In het onderwijs leren we de kinderen over de wereld om ons heen. De schoolboeken staan vol feiten en de werkelijkheid wordt in gepaste proporties gepresenteerd.

We kunnen kinderen bijvoorbeeld leren over Columbus. Christoffel Columbus was een ontdekkingsreiziger. Hij leefde van 1451 tot 1506 en ontdekte Amerika in de veronderstelling dat hij India had bereikt. Hij is de beroemdste ontdekkingsreiziger uit de periode van de grote Europese ontdekkingen. Zijn ontdekking droeg bij aan een keerpunt in de wereldgeschiedenis met kolonisatie, slavernij en handel tot gevolg (Wiki).

Dit is lesstof zoals we het nu vaak aan kinderen presenteren en waarvan we graag willen dat ze het oplepelen bij een toets of examen. De lesstof is feitelijk, empirisch en waarschijnlijk aantrekkelijk gevisualiseerd met afbeeldingen of een film. De kinderen leren hier wie Columbus was en wat zijn rol in de geschiedenis was: kennis en vaardigheden. De materiële werkelijkheid die wij als objecten buiten onszelf waarnemen.

In dit voorbeeld wordt de lesstof gepresenteerd als leerstof. De feiten over de ontdekkingsreiziger dienen de kinderen te leren en te onthouden. Maar hoe zou het zijn als in de geest van bovengenoemde wetenschappers, kunstenaars en onderwijskundigen de lesstof over Columbus een symbool of een metafoor zou kunnen zijn voor iets wezenlijkers? Welk beeld van Columbus zouden we in de klas kunnen presenteren waardoor we iets in het kind zouden kunnen aanwakkeren? Een bezielde voorstelling van Columbus waarmee we het kind kunnen bezielen.

We zouden dan Columbus niet alleen als historische figuur kunnen benaderen, maar ook als een metafoor voor iets dat een pedagogisch appel op het kind kan doen. We kunnen als leerkracht een levendig beeld van de lesstof presenteren waarmee het kind zich kan verbinden, iets in zichzelf kan herkennen.

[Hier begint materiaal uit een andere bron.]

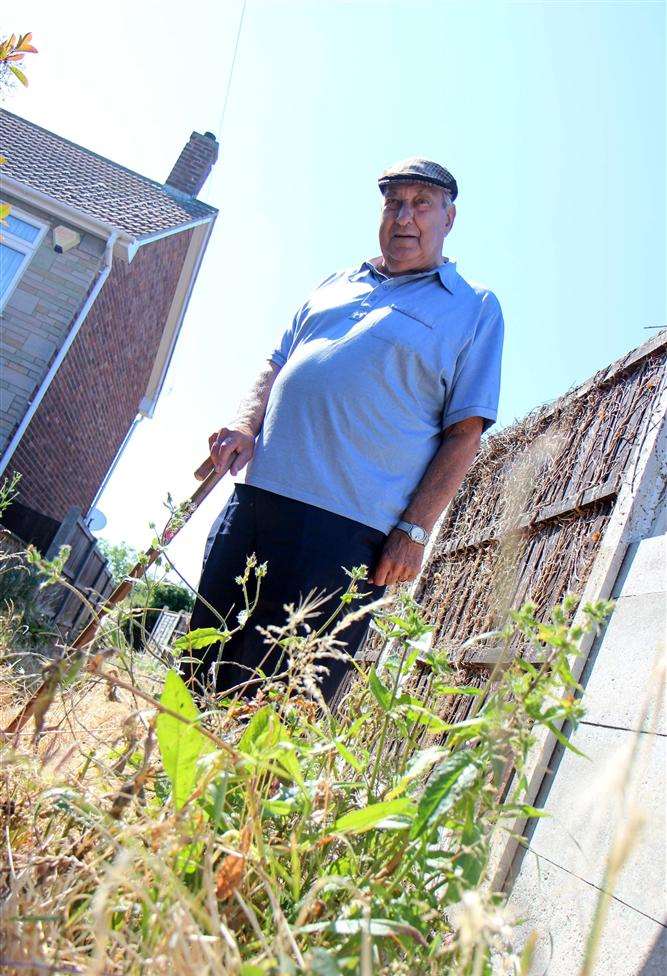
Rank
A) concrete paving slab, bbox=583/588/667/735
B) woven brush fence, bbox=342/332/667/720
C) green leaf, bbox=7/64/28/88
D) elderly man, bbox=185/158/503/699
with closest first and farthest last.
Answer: green leaf, bbox=7/64/28/88, concrete paving slab, bbox=583/588/667/735, elderly man, bbox=185/158/503/699, woven brush fence, bbox=342/332/667/720

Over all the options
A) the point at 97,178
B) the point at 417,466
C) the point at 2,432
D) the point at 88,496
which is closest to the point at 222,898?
the point at 417,466

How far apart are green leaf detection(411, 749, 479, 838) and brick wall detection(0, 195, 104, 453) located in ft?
33.2

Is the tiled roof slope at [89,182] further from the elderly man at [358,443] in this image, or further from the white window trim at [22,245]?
the elderly man at [358,443]

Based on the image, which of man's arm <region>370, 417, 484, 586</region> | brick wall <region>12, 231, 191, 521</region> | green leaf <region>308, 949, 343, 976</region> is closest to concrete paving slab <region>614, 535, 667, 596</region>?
man's arm <region>370, 417, 484, 586</region>

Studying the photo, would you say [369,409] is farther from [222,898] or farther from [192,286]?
[192,286]

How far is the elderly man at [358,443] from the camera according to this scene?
7.25ft

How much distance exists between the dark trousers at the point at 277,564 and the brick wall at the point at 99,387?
9.13 m

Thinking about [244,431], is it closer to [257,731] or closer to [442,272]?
Result: [442,272]

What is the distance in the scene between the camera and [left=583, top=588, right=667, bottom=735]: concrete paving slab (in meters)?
1.86

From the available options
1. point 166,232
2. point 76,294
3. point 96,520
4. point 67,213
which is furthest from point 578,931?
point 96,520

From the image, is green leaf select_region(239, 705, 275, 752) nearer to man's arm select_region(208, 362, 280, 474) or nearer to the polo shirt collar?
man's arm select_region(208, 362, 280, 474)

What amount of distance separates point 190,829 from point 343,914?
0.16m

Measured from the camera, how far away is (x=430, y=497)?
2.30 m

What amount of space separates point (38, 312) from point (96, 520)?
522cm
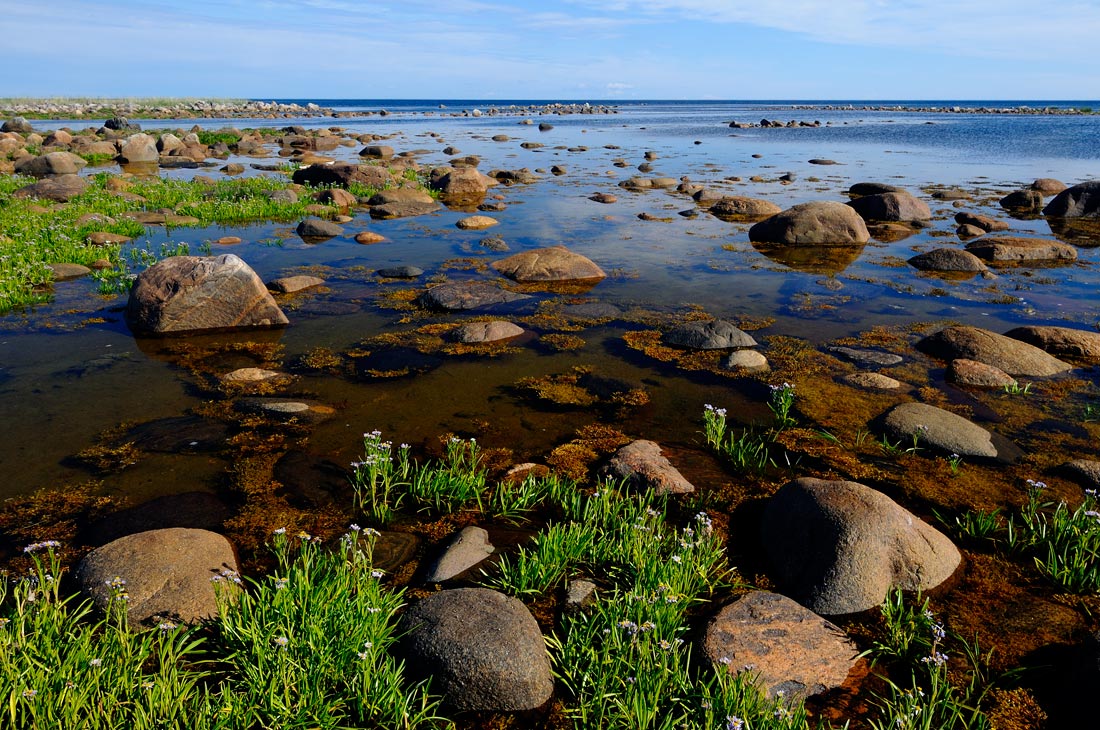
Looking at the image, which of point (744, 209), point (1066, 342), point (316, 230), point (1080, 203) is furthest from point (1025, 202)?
point (316, 230)

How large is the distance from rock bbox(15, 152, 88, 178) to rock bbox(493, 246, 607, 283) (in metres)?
23.8

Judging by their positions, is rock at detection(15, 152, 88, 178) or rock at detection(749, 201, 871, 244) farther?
rock at detection(15, 152, 88, 178)

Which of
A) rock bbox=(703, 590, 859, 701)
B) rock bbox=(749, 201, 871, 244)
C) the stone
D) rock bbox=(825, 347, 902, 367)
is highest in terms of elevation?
rock bbox=(749, 201, 871, 244)

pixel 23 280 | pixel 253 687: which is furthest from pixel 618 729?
pixel 23 280

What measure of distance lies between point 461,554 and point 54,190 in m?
22.9

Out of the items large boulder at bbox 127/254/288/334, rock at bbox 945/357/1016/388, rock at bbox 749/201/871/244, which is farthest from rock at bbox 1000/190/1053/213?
large boulder at bbox 127/254/288/334

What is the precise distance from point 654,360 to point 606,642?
581cm

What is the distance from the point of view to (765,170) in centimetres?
3553

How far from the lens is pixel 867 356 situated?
944 cm

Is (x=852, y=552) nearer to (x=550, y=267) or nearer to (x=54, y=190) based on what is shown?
(x=550, y=267)

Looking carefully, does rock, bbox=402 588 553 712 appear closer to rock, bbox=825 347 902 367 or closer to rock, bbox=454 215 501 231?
rock, bbox=825 347 902 367

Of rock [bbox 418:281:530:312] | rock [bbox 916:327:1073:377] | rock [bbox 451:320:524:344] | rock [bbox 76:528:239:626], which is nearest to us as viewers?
rock [bbox 76:528:239:626]

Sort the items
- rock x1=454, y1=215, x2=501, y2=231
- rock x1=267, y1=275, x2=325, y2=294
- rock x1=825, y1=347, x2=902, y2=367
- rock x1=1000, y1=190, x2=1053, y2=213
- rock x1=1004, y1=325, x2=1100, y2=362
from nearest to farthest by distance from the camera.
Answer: rock x1=825, y1=347, x2=902, y2=367
rock x1=1004, y1=325, x2=1100, y2=362
rock x1=267, y1=275, x2=325, y2=294
rock x1=454, y1=215, x2=501, y2=231
rock x1=1000, y1=190, x2=1053, y2=213

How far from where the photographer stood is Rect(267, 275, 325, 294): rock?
12.5 meters
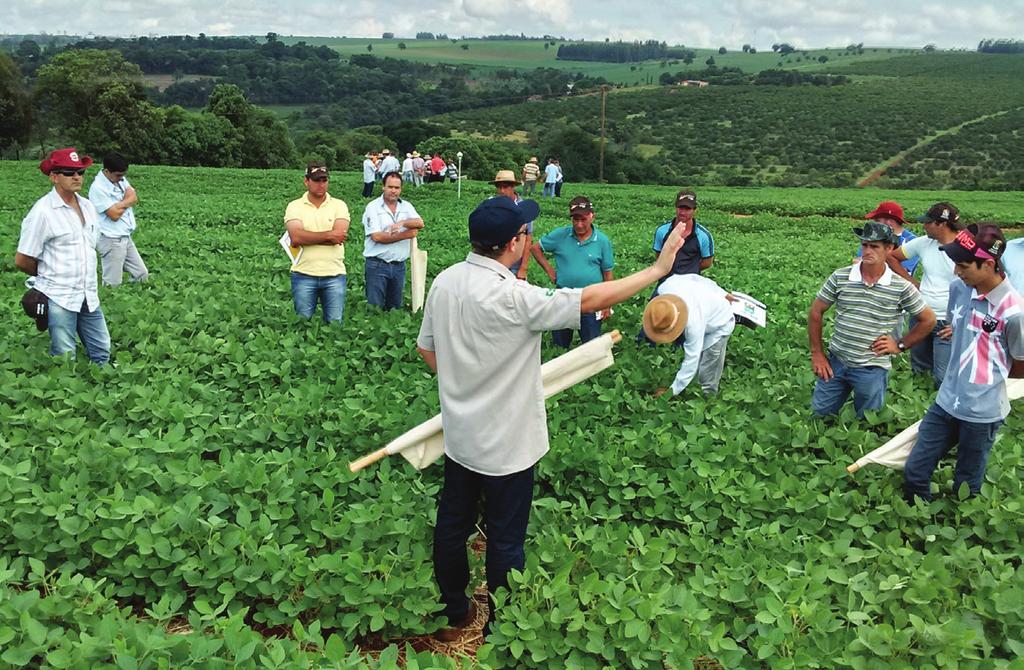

Zowel IJsseling als Biesta noemen de fenomenologie als een manier om achter de werkelijkheid van alledag oftewel de lesstof als leerstof te kijken. De fenomenologie (beschreven door onder meer Goethe, Husselr, Heiddegger en Merleau-Ponty) is een manier van kijken waarbij de innerlijke waarneming van de werkelijkheid centraal staat en wordt geoefend. De werkelijkheid is niets iets dat buiten ons staat, wij zijn onderdeel van die werkelijkheid.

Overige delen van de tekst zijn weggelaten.